=== Exercise details ===
Render each line of the listing below as an item in a numbered list, omitting the blank lines.

=== Task material ===
++++++

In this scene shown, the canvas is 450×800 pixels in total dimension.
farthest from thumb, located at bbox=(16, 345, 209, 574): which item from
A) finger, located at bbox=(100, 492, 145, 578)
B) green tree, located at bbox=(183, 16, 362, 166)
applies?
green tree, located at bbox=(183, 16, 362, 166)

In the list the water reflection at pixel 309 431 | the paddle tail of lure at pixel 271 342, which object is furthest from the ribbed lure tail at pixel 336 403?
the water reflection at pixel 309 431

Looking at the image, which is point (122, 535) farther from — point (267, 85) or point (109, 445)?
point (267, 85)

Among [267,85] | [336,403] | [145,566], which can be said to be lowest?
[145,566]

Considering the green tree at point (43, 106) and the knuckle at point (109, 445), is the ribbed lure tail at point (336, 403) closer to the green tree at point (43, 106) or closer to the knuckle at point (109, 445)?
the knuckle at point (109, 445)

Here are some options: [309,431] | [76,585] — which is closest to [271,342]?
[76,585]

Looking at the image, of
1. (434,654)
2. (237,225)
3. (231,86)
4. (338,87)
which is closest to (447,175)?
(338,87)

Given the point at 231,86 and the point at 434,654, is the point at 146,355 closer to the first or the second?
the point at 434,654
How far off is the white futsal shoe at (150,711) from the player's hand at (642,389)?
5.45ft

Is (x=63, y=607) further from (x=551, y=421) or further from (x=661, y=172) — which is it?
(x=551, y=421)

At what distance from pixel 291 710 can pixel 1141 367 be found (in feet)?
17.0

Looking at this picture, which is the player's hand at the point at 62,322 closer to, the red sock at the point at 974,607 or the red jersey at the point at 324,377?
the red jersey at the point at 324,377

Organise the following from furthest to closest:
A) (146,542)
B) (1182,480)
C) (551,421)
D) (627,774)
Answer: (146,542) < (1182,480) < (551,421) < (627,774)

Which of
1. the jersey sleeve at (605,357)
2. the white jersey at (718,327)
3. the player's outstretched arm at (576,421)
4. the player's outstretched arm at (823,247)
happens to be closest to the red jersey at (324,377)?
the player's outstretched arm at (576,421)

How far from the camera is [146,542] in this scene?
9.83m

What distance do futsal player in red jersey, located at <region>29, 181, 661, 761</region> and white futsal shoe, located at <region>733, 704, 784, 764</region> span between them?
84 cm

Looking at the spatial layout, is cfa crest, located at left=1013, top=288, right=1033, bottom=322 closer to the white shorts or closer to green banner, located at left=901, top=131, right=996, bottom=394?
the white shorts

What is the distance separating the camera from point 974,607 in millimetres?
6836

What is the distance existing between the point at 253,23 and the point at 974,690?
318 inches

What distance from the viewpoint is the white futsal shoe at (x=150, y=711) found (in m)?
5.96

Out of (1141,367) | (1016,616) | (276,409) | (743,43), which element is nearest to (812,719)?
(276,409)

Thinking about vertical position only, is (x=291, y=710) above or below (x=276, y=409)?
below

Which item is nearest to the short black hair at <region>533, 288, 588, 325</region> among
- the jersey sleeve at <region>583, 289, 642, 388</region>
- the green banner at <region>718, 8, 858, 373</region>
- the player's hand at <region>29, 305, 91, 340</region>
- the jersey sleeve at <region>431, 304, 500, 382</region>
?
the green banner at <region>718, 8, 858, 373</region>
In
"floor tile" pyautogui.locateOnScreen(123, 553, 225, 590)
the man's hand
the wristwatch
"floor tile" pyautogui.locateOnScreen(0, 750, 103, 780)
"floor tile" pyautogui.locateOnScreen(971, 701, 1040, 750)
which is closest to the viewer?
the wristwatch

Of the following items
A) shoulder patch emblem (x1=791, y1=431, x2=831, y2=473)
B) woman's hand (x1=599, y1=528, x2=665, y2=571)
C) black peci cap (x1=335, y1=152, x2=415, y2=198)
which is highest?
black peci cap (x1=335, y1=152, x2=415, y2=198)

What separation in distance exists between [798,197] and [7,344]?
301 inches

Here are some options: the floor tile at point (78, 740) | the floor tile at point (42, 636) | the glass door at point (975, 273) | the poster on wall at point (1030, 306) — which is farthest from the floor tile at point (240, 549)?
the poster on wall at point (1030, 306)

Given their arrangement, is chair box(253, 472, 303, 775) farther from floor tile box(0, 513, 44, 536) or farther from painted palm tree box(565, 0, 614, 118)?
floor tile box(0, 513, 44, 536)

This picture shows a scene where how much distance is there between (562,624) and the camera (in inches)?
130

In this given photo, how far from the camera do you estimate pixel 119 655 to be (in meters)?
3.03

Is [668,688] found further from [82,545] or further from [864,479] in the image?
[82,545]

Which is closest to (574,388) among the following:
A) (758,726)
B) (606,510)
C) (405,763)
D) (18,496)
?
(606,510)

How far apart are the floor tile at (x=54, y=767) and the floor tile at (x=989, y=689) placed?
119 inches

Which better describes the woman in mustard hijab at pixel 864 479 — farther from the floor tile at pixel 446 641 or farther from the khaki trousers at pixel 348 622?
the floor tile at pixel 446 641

++++++

=== Task result ===
1. In this scene shown, the canvas is 450×800 pixels in total dimension.
2. farthest from thumb, located at bbox=(16, 345, 209, 574): which item from
3. A) finger, located at bbox=(100, 492, 145, 578)
4. B) green tree, located at bbox=(183, 16, 362, 166)
5. applies?
6. green tree, located at bbox=(183, 16, 362, 166)
7. In the list the water reflection at pixel 309 431 | the paddle tail of lure at pixel 271 342, which object is furthest from the ribbed lure tail at pixel 336 403?
8. the water reflection at pixel 309 431
9. Looking at the image, which is point (122, 535) farther from — point (267, 85) or point (109, 445)?
10. point (267, 85)
11. Among [267,85] | [336,403] | [145,566], which can be said to be lowest?
12. [145,566]
13. Considering the green tree at point (43, 106) and the knuckle at point (109, 445), is the ribbed lure tail at point (336, 403) closer to the green tree at point (43, 106) or closer to the knuckle at point (109, 445)?
14. the knuckle at point (109, 445)
15. Here are some options: [309,431] | [76,585] — which is closest to [271,342]?
16. [76,585]
17. Looking at the image, of
18. 1. (434,654)
19. 2. (237,225)
20. 3. (231,86)
21. 4. (338,87)
22. which is closest to (447,175)?
23. (338,87)
24. Given the point at 231,86 and the point at 434,654, is the point at 146,355 closer to the first or the second?
25. the point at 434,654
26. How far off is the white futsal shoe at (150,711) from the player's hand at (642,389)?
27. 5.45ft
28. Is (x=63, y=607) further from (x=551, y=421) or further from (x=661, y=172) — which is it?
29. (x=551, y=421)
30. At what distance from pixel 291 710 can pixel 1141 367 be found (in feet)?
31. 17.0
32. Looking at this picture, which is the player's hand at the point at 62,322 closer to, the red sock at the point at 974,607 or the red jersey at the point at 324,377?
33. the red jersey at the point at 324,377
34. Organise the following from furthest to closest:
35. A) (146,542)
36. B) (1182,480)
37. C) (551,421)
38. D) (627,774)
39. Answer: (146,542) < (1182,480) < (551,421) < (627,774)
40. Which of
41. 1. the jersey sleeve at (605,357)
42. 2. the white jersey at (718,327)
43. 3. the player's outstretched arm at (576,421)
44. 4. the player's outstretched arm at (823,247)
45. happens to be closest to the red jersey at (324,377)?
46. the player's outstretched arm at (576,421)
47. How far from the camera is [146,542] in this scene?
48. 9.83m
49. What distance do futsal player in red jersey, located at <region>29, 181, 661, 761</region> and white futsal shoe, located at <region>733, 704, 784, 764</region> span between them?
50. 84 cm
51. Looking at the spatial layout, is cfa crest, located at left=1013, top=288, right=1033, bottom=322 closer to the white shorts or closer to green banner, located at left=901, top=131, right=996, bottom=394?
52. the white shorts
53. What is the distance separating the camera from point 974,607 in millimetres?
54. 6836
55. What is the distance existing between the point at 253,23 and the point at 974,690?
56. 318 inches
57. What distance from the viewpoint is the white futsal shoe at (x=150, y=711) found (in m)?
58. 5.96
59. Out of (1141,367) | (1016,616) | (276,409) | (743,43), which element is nearest to (812,719)?
60. (276,409)
61. Thinking about vertical position only, is (x=291, y=710) above or below (x=276, y=409)?
62. below
63. Which item is nearest to the short black hair at <region>533, 288, 588, 325</region> among
64. - the jersey sleeve at <region>583, 289, 642, 388</region>
65. - the green banner at <region>718, 8, 858, 373</region>
66. - the player's hand at <region>29, 305, 91, 340</region>
67. - the jersey sleeve at <region>431, 304, 500, 382</region>
68. ?
69. the green banner at <region>718, 8, 858, 373</region>
70. In
71. "floor tile" pyautogui.locateOnScreen(123, 553, 225, 590)
72. the man's hand
73. the wristwatch
74. "floor tile" pyautogui.locateOnScreen(0, 750, 103, 780)
75. "floor tile" pyautogui.locateOnScreen(971, 701, 1040, 750)
76. which is closest to the viewer?
77. the wristwatch
78. Of the following items
79. A) shoulder patch emblem (x1=791, y1=431, x2=831, y2=473)
80. B) woman's hand (x1=599, y1=528, x2=665, y2=571)
81. C) black peci cap (x1=335, y1=152, x2=415, y2=198)
82. which is highest?
83. black peci cap (x1=335, y1=152, x2=415, y2=198)
84. What separation in distance exists between [798,197] and [7,344]?
85. 301 inches
86. Here are some options: the floor tile at point (78, 740) | the floor tile at point (42, 636) | the glass door at point (975, 273) | the poster on wall at point (1030, 306) — which is farthest from the floor tile at point (240, 549)?
87. the poster on wall at point (1030, 306)
88. Given their arrangement, is chair box(253, 472, 303, 775) farther from floor tile box(0, 513, 44, 536) or farther from painted palm tree box(565, 0, 614, 118)?
89. floor tile box(0, 513, 44, 536)
90. This picture shows a scene where how much distance is there between (562,624) and the camera (in inches)?
91. 130
92. In this given photo, how far from the camera do you estimate pixel 119 655 to be (in meters)?
93. 3.03
94. Is [668,688] found further from [82,545] or further from [864,479] in the image?
95. [82,545]
96. Which is closest to (574,388) among the following:
97. A) (758,726)
98. B) (606,510)
99. C) (405,763)
100. D) (18,496)
101. ?
102. (606,510)
103. How far apart are the floor tile at (x=54, y=767) and the floor tile at (x=989, y=689) placed?
104. 119 inches
105. Which better describes the woman in mustard hijab at pixel 864 479 — farther from the floor tile at pixel 446 641 or farther from the khaki trousers at pixel 348 622?
106. the floor tile at pixel 446 641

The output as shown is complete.